Wenn wir in Niederaltaich das Wort Ökumene – in seiner wörtlichen Urbedeutung von "Zuhause" – ins Zentrum unserer Ausrichtung stellen, sehen wir darin eine Aufgabe in vielfältigen Bereichen.

In Niederaltaich leben römische und byzantinische Mönche in einer Gemeinschaft
An Ostern feiern viele Gäste die Gottesdienste mit den Mönchen
Vortrag bei der Ökumenischen Einkehrzeit

Ökumene heißt für uns als erstes, innerhalb unserer Gemeinschaft ökumenisch zu leben, in aller Verschiedenheit einander anzunehmen und gemeinsam – jeder an seinem Platz – sich zu mühen um die Verherrlichung Gottes in seiner Schöpfung. Vor allem unsere Sorge für die Schönheit der liturgischen Feier soll uns ein Maßstab dafür sein, "ob wir wahrhaft Gott suchen und Eifer haben für den Gottesdienst", wie der heilige Benedikt es von uns verlangt (Benediktusregel 58,7).

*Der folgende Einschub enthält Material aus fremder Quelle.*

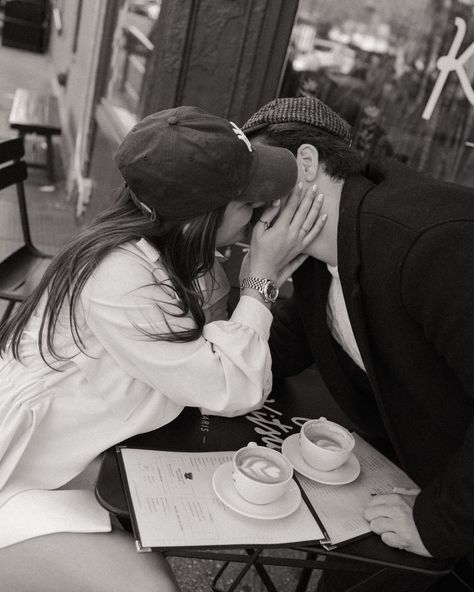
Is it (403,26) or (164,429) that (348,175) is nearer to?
(164,429)

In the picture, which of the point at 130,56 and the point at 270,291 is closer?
the point at 270,291

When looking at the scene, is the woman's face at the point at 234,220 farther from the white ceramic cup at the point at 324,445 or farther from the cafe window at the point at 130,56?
the cafe window at the point at 130,56

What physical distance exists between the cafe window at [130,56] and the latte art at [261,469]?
3111mm

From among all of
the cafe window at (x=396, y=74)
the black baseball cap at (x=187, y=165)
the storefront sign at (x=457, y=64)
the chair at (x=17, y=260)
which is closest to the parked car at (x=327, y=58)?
the cafe window at (x=396, y=74)

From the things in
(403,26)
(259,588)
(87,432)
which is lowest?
(259,588)

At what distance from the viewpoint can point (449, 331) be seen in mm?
1395

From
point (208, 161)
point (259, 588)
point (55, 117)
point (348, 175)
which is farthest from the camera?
point (55, 117)

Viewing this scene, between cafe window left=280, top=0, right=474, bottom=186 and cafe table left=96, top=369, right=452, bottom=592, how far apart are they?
4.74ft

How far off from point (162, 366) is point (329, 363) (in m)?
0.51

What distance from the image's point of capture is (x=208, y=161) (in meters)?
1.49

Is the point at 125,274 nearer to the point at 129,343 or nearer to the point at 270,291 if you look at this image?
the point at 129,343

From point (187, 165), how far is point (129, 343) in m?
0.43

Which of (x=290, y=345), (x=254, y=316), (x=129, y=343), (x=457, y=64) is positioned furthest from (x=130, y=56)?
(x=129, y=343)

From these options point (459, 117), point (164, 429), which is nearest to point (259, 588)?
point (164, 429)
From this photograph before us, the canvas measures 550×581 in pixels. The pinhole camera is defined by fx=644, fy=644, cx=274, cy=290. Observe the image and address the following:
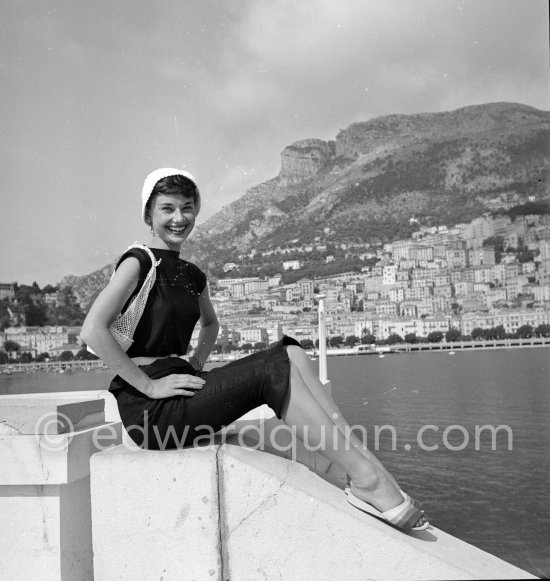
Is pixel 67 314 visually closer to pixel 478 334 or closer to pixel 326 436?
pixel 326 436

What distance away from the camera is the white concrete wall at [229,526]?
4.05 feet

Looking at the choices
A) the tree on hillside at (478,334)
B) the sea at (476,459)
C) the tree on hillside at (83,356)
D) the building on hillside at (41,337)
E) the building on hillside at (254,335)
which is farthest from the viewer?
the tree on hillside at (478,334)

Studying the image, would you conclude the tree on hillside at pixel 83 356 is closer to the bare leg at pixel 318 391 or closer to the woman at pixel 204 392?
the woman at pixel 204 392

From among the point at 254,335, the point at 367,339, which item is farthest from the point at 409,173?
the point at 254,335

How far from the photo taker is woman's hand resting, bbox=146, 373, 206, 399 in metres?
1.34

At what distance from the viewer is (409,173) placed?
243ft

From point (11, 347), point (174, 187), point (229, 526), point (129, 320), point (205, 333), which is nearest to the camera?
point (229, 526)

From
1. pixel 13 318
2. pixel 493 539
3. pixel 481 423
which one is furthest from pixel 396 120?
pixel 493 539

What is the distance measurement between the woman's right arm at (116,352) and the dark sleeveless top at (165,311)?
0.06 metres

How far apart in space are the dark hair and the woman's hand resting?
0.46 m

Ökumene als Aufgabe wird bei uns besonders deutlich im Miteinander zweier liturgischer Traditionen, des römischen und byzantinischen Ritus. Dies ist ein sichtbares Zeichen dafür, dass sich das Geheimnis der Kirche nicht in der je eigenen Tradition erschöpft, dass es vielmehr im geistlichen Leben unterschiedliche aber oft sich ergänzende oder einander befruchtende Wege gibt. Zur Arbeit unseres Ökumenischen Institutes gehört es wesentlich, ein Gespür für das vielfältige Wirken des Heiligen Geistes im Leben der Kirchen zu vermitteln.

Ökumene als Aufgabe heißt für uns schließlich, unser Haus zu öffnen, um Menschen die Möglichkeit zu geben, Kirche auch als ihr Zuhause zu erfahren: den vielen Gästen, die zu uns kommen, um bei uns abseits ihres Alltags für einige Zeit geistliche Gemeinschaft zu erfahren und mit uns zu beten und zu meditieren an den großen Feiern des Kirchenjahres, in den Kursen "Kloster auf Zeit", in der Oblatengemeinschaft, in Einkehrzeiten oder als Einzelgäste.

Dabei sehen wir auch unsere besondere Verantwortung gegenüber den Schülern und Lehrern unseres Gymnasiums, gegenüber unseren Mitarbeitern in den verschiedenen Betrieben sowie gegenüber den uns anvertrauten Pfarrgemeinden.